Na TV do avião, uma gazela, um veadinho saltitante. Um cervo galhudo. Traseiro roliço, ondeante. No lago, um cisne, narciso embriagado com a multiplicação infinita do espelho. Gavião. Ninho enorme de gravetos bem no cocuruto da árvore. Montanhas nevadas. Wonderfull world! Pularam a parte que a gazela é comida pelo urso, pelo tigre. Sei lá qual o feroz carnívoro do topo dessa cadeia alimentar. A parte que a mãe do Bambi cai no precipício. A que o cisne branco é atingido por disparos a esmo feitos por espíritos de porco em andanças pela floresta encantada. A do gavião à espreita assassina de qualquer carne que se mexa camuflada de folha. A da mulher encontrada morta, nua e estuprada, à beira da estrada.
O rapaz da poltrona da frente olha pela janela e comenta com o passageiro do lado o descuido com que as bagagens são chuchadas na barriga do avião. O que viaja perto de mim, no meio, guarda o celular no bolso do casaco sem desliga-lo. O gorducho da ponta se esqueceu de endireitar a poltrona. O comissário chama-lhe a atenção. Descolamos da pista entre silhuetas de palmeiras negras contra a luz do sol que morre. Olha lá a estrada e tanta água em volta
Alguém diz que passear em Orlando é bom, mas que Vegas é imperdível. Como, indago aos meus botões, se só Elvis não morreu? Frank Sinatra não canta mais lá. Nem Dean Martin. Muito menos Sammy Davis Jr. Vegas é agora o piano de um milhão de dólares de Elton Yamaha John.
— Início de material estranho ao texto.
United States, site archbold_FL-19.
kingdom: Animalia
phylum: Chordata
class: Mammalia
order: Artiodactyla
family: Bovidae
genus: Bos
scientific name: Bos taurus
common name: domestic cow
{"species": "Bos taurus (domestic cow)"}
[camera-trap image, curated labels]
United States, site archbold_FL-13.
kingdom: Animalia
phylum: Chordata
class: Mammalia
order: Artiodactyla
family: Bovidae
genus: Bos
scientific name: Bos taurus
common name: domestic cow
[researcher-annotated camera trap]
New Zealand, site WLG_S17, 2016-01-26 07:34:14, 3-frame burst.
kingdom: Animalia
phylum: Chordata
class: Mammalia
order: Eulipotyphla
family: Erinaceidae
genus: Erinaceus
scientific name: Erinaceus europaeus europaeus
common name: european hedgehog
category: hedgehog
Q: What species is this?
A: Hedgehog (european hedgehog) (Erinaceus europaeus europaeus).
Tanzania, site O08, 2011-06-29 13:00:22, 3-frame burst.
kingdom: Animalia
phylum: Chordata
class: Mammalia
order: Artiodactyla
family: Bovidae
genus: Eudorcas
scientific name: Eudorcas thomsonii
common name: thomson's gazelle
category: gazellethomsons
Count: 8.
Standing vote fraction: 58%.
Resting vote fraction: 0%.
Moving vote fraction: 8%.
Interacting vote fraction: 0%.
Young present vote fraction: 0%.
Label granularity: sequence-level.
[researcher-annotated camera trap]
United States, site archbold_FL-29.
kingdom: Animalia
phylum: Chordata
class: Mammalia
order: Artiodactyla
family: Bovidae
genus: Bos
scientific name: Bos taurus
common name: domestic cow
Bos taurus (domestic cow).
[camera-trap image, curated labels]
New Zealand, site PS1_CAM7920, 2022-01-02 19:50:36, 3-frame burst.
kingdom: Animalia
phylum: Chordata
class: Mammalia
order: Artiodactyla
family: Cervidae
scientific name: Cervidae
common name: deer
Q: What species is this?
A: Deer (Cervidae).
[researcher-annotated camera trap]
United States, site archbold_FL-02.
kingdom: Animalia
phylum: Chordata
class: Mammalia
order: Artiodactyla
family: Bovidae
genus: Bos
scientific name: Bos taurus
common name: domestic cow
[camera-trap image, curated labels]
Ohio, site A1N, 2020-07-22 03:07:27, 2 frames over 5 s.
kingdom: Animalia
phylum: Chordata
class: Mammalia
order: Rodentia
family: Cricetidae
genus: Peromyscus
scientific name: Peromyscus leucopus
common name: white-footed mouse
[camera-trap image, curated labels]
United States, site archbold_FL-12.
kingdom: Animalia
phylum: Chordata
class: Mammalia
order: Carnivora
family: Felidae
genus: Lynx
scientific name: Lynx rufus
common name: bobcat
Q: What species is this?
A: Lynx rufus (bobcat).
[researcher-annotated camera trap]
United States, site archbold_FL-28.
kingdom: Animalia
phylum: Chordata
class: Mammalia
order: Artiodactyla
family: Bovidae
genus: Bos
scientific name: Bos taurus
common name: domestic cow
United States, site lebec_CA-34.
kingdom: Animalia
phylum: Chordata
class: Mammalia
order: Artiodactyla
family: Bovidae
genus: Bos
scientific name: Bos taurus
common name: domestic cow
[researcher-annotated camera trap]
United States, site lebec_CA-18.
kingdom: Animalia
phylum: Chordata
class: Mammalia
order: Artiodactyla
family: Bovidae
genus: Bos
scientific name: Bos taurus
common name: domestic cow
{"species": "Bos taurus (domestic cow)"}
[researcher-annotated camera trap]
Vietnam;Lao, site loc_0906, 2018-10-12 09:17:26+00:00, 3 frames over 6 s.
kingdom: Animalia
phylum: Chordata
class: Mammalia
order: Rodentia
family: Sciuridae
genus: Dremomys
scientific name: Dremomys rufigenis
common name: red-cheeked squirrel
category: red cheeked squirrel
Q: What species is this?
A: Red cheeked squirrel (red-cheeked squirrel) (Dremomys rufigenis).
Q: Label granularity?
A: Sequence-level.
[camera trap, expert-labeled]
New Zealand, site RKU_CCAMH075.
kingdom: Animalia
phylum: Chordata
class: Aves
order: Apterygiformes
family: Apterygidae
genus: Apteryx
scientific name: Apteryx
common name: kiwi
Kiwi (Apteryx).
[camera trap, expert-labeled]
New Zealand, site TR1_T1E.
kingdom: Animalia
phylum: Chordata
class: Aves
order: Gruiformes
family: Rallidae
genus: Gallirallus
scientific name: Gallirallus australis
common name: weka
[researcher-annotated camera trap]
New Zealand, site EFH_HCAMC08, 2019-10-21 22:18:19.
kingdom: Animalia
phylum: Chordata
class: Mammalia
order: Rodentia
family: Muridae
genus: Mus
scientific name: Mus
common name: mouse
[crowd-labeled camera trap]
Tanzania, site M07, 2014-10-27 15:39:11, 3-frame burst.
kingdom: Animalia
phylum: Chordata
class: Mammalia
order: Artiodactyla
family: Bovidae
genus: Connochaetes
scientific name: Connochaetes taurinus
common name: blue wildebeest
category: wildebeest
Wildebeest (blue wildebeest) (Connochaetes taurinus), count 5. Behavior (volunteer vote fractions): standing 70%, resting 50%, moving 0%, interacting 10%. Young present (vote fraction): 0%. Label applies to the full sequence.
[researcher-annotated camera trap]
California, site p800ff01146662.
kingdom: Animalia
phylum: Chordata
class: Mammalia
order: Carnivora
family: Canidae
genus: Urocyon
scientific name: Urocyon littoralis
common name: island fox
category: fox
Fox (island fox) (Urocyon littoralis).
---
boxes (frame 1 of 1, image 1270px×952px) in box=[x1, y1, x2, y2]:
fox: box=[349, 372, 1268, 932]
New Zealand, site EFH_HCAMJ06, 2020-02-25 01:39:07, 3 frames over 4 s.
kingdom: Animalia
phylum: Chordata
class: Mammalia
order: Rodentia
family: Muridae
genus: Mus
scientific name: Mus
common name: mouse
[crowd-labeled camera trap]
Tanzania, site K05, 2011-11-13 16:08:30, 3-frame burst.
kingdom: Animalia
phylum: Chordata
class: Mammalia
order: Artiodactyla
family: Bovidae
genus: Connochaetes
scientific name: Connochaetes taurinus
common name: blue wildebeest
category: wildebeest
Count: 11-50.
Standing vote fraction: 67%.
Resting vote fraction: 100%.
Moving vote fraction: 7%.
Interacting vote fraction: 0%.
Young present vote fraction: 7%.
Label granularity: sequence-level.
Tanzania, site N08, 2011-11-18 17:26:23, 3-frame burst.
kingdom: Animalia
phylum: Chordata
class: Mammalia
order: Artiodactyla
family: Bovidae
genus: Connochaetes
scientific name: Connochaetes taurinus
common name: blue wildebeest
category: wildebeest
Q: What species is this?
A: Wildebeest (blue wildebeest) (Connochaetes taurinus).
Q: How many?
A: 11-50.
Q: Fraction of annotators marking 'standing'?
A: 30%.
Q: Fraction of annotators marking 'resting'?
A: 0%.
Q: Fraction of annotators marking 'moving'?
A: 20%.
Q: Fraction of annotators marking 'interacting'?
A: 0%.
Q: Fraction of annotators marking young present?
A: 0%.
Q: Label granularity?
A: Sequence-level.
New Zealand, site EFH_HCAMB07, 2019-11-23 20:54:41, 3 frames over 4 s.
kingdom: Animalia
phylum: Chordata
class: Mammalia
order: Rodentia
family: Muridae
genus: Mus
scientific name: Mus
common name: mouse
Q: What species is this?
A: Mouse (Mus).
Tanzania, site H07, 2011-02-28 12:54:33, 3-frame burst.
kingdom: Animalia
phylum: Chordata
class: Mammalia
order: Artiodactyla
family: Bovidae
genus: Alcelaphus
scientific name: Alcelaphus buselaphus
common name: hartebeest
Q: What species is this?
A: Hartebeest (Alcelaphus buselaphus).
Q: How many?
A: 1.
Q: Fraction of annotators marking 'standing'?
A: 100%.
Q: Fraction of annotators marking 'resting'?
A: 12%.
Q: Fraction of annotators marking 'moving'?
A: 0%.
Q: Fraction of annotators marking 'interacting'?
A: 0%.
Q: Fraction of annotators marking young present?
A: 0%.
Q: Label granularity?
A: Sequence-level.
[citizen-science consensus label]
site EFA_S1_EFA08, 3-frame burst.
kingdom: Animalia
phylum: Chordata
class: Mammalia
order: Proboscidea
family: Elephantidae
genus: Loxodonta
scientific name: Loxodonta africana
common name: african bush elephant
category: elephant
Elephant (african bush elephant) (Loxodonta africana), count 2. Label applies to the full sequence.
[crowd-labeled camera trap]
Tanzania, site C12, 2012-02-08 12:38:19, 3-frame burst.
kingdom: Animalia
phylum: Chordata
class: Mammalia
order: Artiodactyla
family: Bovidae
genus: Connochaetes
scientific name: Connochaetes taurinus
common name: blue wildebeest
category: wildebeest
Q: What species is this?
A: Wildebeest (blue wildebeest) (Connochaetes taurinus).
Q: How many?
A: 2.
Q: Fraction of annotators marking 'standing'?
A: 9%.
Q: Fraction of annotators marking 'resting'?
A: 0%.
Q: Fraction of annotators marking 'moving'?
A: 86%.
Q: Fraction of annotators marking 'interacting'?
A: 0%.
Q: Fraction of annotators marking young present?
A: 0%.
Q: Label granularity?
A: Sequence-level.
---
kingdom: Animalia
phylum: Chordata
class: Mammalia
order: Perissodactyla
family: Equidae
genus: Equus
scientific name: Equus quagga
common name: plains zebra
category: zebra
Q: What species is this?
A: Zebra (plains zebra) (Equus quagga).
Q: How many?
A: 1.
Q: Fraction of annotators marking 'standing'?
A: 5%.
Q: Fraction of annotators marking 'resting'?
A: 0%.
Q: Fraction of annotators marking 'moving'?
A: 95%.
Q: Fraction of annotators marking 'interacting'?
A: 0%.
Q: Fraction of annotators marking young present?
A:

É Celina Dion com o marido jogador compulsivo a tiracolo.
A amiga que me deixou no aeroporto já deve ter chegado em casa. Foram três semanas de muito café e conversa. Na TV a bordo, agora, avisos sobre segurança de voo. Pelo que me consta ninguém foi encontrado vivo, no oceano, amarrado ao assento flutuante. Fecho os olhos. Pela manhã, o ciclone nascido no Caribe foi elevado à categoria de furação ao chegar à Jamaica, onde Júlia e a irmã mais velha, Anita, levadas pelos avós americanos, passavam férias, quando crianças.
- Como é a Jamaica, Júlia?
- Que nem Taguatinga, mas com mar.
Taguatinga, a maior cidade do Distrito Federal é feita de casa de quintais cimentados, de ruas comerciais poluídas de letreiros enormes. De asfalto sem bocas de lobo. Qualquer chuvinha faz das ruas rios perigosos. Na década de 60, tempestades de vento e poeira deixavam tudo vermelho de fazer dó. Mas havia jardins e árvores nos quintais e em frente as casas da avenida principal. As escolas não eram muradas, prisões.
Havia as chácaras dos japoneses, logo depois do centro para se passear, colher flores e comer frutas de graça. Ruas e prédios altos, mal acabados, tomaram conta de tudo. Havia o Cine Paranoá com um saguão glorioso e cartazes enormes anunciando os filmes do mês. E, no mesmo prédio, atrás, o Apache para o sorvete do domingo.
Chegava-se à Taguatinga por uma estrada sombreada de eucaliptos perfumados. E, pelas janelas abertas dos ônibus, o vento trazia notícia de caminhões estacionados para a venda de abacaxis dourados e maçãs do paraíso em papel de seda roxo. A via expressa acabou com sombras, cheiros e poesia.